Predictive analysis of Tryptophan Hydroxylase 2 (TPH2) missense mutations in psychiatric disorders

Abstract

Psychiatric disorders are syndromes characterized by cognitive disturbance and behavioral dysfunction, which affect over 800 million people worldwide. It is considered a major public health problem responsible for severe distress with significant impairment in social and working relationships. In the United States and Canada, psychiatric disorders are considered the main cause of disability in young individuals, in addition to being a key factor underlying suicide. Missense mutations in tryptophan hydroxylase 2 enzyme (TPH2) are associated with the development of psychiatric disorders. TPH2 catalyzes the first step of serotonin biosynthesis, a neurotransmitter that plays a central role in the regulation of emotional behavior and cognition. These mutations lead to TPH2 dysfunction with impaired enzymatic activity, which ultimately results in abnormally low levels of serotonin in the brain. Despite the importance of missense mutations in TPH2 to the development of psychiatric disorders, most of them have not yet been characterized, so their effects are still unknown. In this study, we characterized the impact of missense mutations in TPH2 using prediction algorithms and evolutionary conservation analysis. We also used a penalty system to prioritize the most likely harmful mutations of TPH2 by combining the predictive analyses, evolutionary conservation, literature review, and alterations in physicochemical properties upon amino acid substitution.

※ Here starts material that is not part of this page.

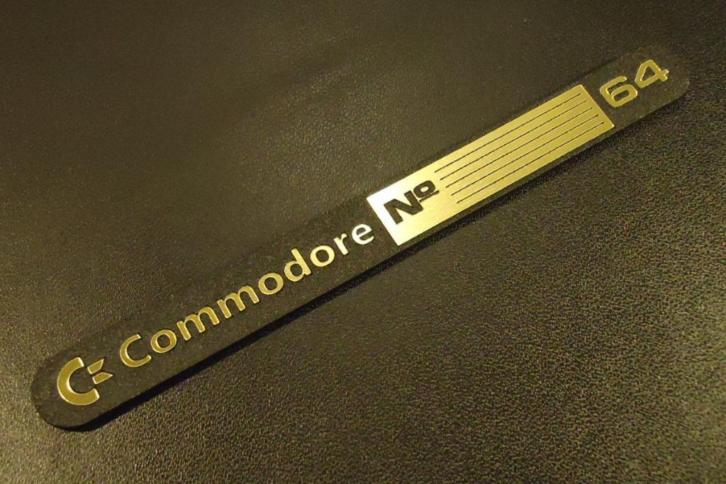 Commodore C64 GOLD Sticker / Badge / Logo 11x1,1cm[241c]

Three hundred and eighty-four missense mutations of TPH2 were compiled from the literature and databases. Our predictive analysis pointed to a high rate of deleterious and destabilizing predictions for the TPH2 mutations. These mutations mainly affect conserved and, possibly, functionally important residues. Among the uncharacterized mutations of TPH2, variants V295E, R441C T311P, Y281C, R441S, S383F, P308S, Y281H, and E363G received the highest penalties, thus, being the most likely deleterious and, consequently, important targets for future investigation. Our findings may guide the design of clinical and laboratory experiments, optimizing time and resources.